In terms of standard care they don't like sitting in water so remove excess 10 mins after you have watered them. They do like a bit of moisture in the air though - mine are in the bathroom and seem happy.

justkeeponsmiling Tue 25-Apr-17 06:49:54

Wow brilliant thanks for all the tips! I will wait until it stops flowering and then repot. Thanks also for the general advice, I am not green fingered at all but determined to get better! It's such a beautiful plant, I would loath to kill it.

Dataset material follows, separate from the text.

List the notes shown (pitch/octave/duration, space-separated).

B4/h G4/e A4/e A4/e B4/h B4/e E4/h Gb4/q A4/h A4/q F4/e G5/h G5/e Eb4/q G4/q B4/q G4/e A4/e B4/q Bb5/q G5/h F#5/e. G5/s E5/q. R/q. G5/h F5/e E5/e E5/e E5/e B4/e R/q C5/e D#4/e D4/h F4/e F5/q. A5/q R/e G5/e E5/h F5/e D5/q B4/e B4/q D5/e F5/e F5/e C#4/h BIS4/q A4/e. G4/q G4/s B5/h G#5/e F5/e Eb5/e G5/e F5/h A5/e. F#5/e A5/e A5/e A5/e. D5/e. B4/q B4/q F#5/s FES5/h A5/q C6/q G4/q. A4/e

theanxiousgardener Tue 25-Apr-17 07:21:30

I was given a supermarket one as a birthday present three years ago, put it on a very warm and sunny windowsill and have done precisely zilch to it since, apart from occasional drinks of tap water. It's hardly stopped flowering since. Similarly, there are some on a windowsill at work which no one pays any attention to and yet they flower their hearts out.
I think they will tell you (by not flowering) if they're not happy and otherwise my experience suggests to leave well alone.

justkeeponsmiling Tue 25-Apr-17 08:36:34

That souns like my kind of plant anxious grin

Qwebec Wed 26-Apr-17 01:23:42

As said above wait till the flowers have wilted. Too much stress causes the flowers to abort. A tiny pot like yours is fine, but I upgrade relatively fast because I find the plants become too demanding, but there is absolutely no hurry.

When you decide to upsize, make sure your plant and the substrate is bone dry. Transfer in new substrate and wait 24h before watering.
Orchids have very fragile roots that are prone to break if tampered with. Open wounds can get infected and condemn a plant. By waiting you give time for healing to occur and minimize the risks.

MaximumVolume Youg orchids take many years to reach sexual maturity. In controlled conditions it is possible to force the plant to start flowering after only 2-3 years, but is is not something accessible for home grown plants.

justkeeponsmiling Wed 26-Apr-17 01:26:17

Fab advice thanks Qwebec

Qwebec Wed 26-Apr-17 01:27:03

Just want to add something to newmum's spot on post about watering.
Do it in the morning. If the core of your orchid is wet and night you risk getting core rot and it will only take a few days for your plant to die. Orchids are tough babies, this their main weakness.